• Exercise brief
Put every line of the entries below into a JSON list of strings, one string per line, leaving out blank lines.
▼
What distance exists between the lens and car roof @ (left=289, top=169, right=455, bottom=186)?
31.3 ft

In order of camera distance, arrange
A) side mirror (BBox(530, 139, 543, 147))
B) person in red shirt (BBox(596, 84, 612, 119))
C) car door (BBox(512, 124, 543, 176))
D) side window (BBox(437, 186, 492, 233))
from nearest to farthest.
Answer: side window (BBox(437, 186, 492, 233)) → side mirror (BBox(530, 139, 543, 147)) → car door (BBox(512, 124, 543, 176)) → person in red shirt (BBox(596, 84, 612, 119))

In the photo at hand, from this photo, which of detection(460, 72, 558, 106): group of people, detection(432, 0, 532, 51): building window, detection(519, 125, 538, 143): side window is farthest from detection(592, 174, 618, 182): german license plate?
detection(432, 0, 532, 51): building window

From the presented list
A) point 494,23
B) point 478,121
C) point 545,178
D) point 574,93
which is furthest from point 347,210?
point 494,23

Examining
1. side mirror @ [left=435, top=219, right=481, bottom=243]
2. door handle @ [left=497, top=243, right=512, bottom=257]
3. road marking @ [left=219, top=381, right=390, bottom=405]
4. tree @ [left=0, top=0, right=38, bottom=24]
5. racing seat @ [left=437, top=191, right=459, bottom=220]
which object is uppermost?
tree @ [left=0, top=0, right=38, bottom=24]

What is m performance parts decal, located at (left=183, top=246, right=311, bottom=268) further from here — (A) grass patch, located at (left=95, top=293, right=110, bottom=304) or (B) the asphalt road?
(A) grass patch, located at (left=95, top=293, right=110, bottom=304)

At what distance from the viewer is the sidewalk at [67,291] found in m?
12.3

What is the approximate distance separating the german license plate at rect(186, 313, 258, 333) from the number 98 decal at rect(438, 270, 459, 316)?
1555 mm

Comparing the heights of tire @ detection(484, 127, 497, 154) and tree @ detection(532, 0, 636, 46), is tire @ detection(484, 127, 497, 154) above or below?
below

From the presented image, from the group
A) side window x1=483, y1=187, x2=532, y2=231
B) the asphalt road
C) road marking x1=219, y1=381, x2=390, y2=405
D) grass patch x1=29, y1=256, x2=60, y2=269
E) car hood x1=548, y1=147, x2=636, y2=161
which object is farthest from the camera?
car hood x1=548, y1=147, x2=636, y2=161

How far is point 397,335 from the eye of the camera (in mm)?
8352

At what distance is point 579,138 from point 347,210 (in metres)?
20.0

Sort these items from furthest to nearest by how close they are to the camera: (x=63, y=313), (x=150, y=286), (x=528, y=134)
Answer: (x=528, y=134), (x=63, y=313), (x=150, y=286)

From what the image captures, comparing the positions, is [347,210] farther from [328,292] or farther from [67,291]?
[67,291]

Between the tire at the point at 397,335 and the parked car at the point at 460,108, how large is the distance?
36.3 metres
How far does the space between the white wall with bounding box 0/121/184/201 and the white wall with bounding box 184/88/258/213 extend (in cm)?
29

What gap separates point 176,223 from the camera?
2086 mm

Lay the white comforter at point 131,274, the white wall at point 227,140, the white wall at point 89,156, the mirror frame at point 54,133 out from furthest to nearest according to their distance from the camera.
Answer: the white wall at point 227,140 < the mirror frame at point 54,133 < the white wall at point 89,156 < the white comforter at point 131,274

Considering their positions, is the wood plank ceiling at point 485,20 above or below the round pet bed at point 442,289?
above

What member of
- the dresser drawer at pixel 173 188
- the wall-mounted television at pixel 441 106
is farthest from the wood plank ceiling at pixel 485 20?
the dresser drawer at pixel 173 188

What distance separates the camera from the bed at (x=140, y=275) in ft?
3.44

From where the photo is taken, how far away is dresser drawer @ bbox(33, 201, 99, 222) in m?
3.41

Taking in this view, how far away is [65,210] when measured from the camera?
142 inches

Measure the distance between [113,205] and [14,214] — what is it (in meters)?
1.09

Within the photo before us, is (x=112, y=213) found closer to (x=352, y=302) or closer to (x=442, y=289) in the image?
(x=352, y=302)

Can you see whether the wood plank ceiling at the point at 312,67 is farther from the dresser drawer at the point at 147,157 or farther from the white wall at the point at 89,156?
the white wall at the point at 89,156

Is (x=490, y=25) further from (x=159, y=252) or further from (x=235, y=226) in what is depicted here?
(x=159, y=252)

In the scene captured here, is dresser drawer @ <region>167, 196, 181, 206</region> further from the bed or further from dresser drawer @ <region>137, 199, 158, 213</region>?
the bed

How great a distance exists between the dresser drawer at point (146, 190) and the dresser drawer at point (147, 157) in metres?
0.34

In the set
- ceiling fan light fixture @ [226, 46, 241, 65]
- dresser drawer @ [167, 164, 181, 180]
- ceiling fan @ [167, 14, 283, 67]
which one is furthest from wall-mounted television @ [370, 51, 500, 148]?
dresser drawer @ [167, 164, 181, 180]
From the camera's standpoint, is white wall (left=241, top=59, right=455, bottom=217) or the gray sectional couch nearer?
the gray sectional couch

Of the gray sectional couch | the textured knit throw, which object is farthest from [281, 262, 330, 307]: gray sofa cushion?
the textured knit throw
▲
• Response
[
  "What distance exists between the lens and car roof @ (left=289, top=169, right=455, bottom=186)?",
  "31.3 ft",
  "In order of camera distance, arrange",
  "A) side mirror (BBox(530, 139, 543, 147))",
  "B) person in red shirt (BBox(596, 84, 612, 119))",
  "C) car door (BBox(512, 124, 543, 176))",
  "D) side window (BBox(437, 186, 492, 233))",
  "from nearest to farthest.",
  "Answer: side window (BBox(437, 186, 492, 233)) → side mirror (BBox(530, 139, 543, 147)) → car door (BBox(512, 124, 543, 176)) → person in red shirt (BBox(596, 84, 612, 119))",
  "In the photo at hand, from this photo, which of detection(460, 72, 558, 106): group of people, detection(432, 0, 532, 51): building window, detection(519, 125, 538, 143): side window is farthest from detection(592, 174, 618, 182): german license plate?",
  "detection(432, 0, 532, 51): building window",
  "From the presented list",
  "A) point 494,23",
  "B) point 478,121",
  "C) point 545,178",
  "D) point 574,93",
  "which is furthest from point 347,210?",
  "point 494,23",
  "Examining",
  "1. side mirror @ [left=435, top=219, right=481, bottom=243]",
  "2. door handle @ [left=497, top=243, right=512, bottom=257]",
  "3. road marking @ [left=219, top=381, right=390, bottom=405]",
  "4. tree @ [left=0, top=0, right=38, bottom=24]",
  "5. racing seat @ [left=437, top=191, right=459, bottom=220]",
  "which object is uppermost?",
  "tree @ [left=0, top=0, right=38, bottom=24]",
  "What is m performance parts decal, located at (left=183, top=246, right=311, bottom=268) further from here — (A) grass patch, located at (left=95, top=293, right=110, bottom=304) or (B) the asphalt road?",
  "(A) grass patch, located at (left=95, top=293, right=110, bottom=304)",
  "At what distance from the viewer is the sidewalk at [67,291] found in m?",
  "12.3",
  "What is the approximate distance separating the german license plate at rect(186, 313, 258, 333) from the number 98 decal at rect(438, 270, 459, 316)?",
  "1555 mm",
  "Comparing the heights of tire @ detection(484, 127, 497, 154) and tree @ detection(532, 0, 636, 46), is tire @ detection(484, 127, 497, 154) above or below?",
  "below",
  "From the presented image, from the group",
  "A) side window x1=483, y1=187, x2=532, y2=231",
  "B) the asphalt road",
  "C) road marking x1=219, y1=381, x2=390, y2=405",
  "D) grass patch x1=29, y1=256, x2=60, y2=269",
  "E) car hood x1=548, y1=147, x2=636, y2=161",
  "which object is farthest from the camera?",
  "car hood x1=548, y1=147, x2=636, y2=161",
  "How far is point 397,335 from the eye of the camera (in mm)?",
  "8352",
  "At what distance is point 579,138 from point 347,210 (in metres)?",
  "20.0",
  "Sort these items from furthest to nearest by how close they are to the camera: (x=63, y=313), (x=150, y=286), (x=528, y=134)",
  "Answer: (x=528, y=134), (x=63, y=313), (x=150, y=286)",
  "From what the image captures, comparing the positions, is [347,210] farther from [328,292] or farther from [67,291]?",
  "[67,291]",
  "Between the tire at the point at 397,335 and the parked car at the point at 460,108, how large is the distance?",
  "36.3 metres",
  "How far does the space between the white wall with bounding box 0/121/184/201 and the white wall with bounding box 184/88/258/213 extend (in cm)?",
  "29",
  "What gap separates point 176,223 from the camera?",
  "2086 mm",
  "Lay the white comforter at point 131,274, the white wall at point 227,140, the white wall at point 89,156, the mirror frame at point 54,133 out from furthest to nearest according to their distance from the camera.",
  "Answer: the white wall at point 227,140 < the mirror frame at point 54,133 < the white wall at point 89,156 < the white comforter at point 131,274",
  "Considering their positions, is the wood plank ceiling at point 485,20 above or below the round pet bed at point 442,289?",
  "above",
  "What member of",
  "- the dresser drawer at pixel 173 188",
  "- the wall-mounted television at pixel 441 106",
  "is farthest from the wood plank ceiling at pixel 485 20?",
  "the dresser drawer at pixel 173 188",
  "What distance separates the camera from the bed at (x=140, y=275) in ft?",
  "3.44",
  "From where the photo is taken, how far away is dresser drawer @ bbox(33, 201, 99, 222) in m?",
  "3.41",
  "Taking in this view, how far away is [65,210] when measured from the camera?",
  "142 inches",
  "Measure the distance between [113,205] and [14,214] — what is it (in meters)?",
  "1.09",
  "Within the photo before us, is (x=112, y=213) found closer to (x=352, y=302) or closer to (x=442, y=289) in the image?",
  "(x=352, y=302)",
  "Can you see whether the wood plank ceiling at the point at 312,67 is farther from the dresser drawer at the point at 147,157 or farther from the white wall at the point at 89,156?",
  "the white wall at the point at 89,156",
  "Is (x=490, y=25) further from (x=159, y=252) or further from (x=235, y=226) in what is depicted here?",
  "(x=159, y=252)",
  "In the scene captured here, is dresser drawer @ <region>167, 196, 181, 206</region> further from the bed or further from dresser drawer @ <region>137, 199, 158, 213</region>?",
  "the bed",
  "How great a distance exists between the dresser drawer at point (146, 190) and the dresser drawer at point (147, 157) in metres?",
  "0.34",
  "In the set",
  "- ceiling fan light fixture @ [226, 46, 241, 65]",
  "- dresser drawer @ [167, 164, 181, 180]",
  "- ceiling fan @ [167, 14, 283, 67]",
  "which one is furthest from wall-mounted television @ [370, 51, 500, 148]?",
  "dresser drawer @ [167, 164, 181, 180]",
  "From the camera's standpoint, is white wall (left=241, top=59, right=455, bottom=217) or the gray sectional couch nearer?",
  "the gray sectional couch",
  "Of the gray sectional couch | the textured knit throw, which object is farthest from [281, 262, 330, 307]: gray sofa cushion?",
  "the textured knit throw"
]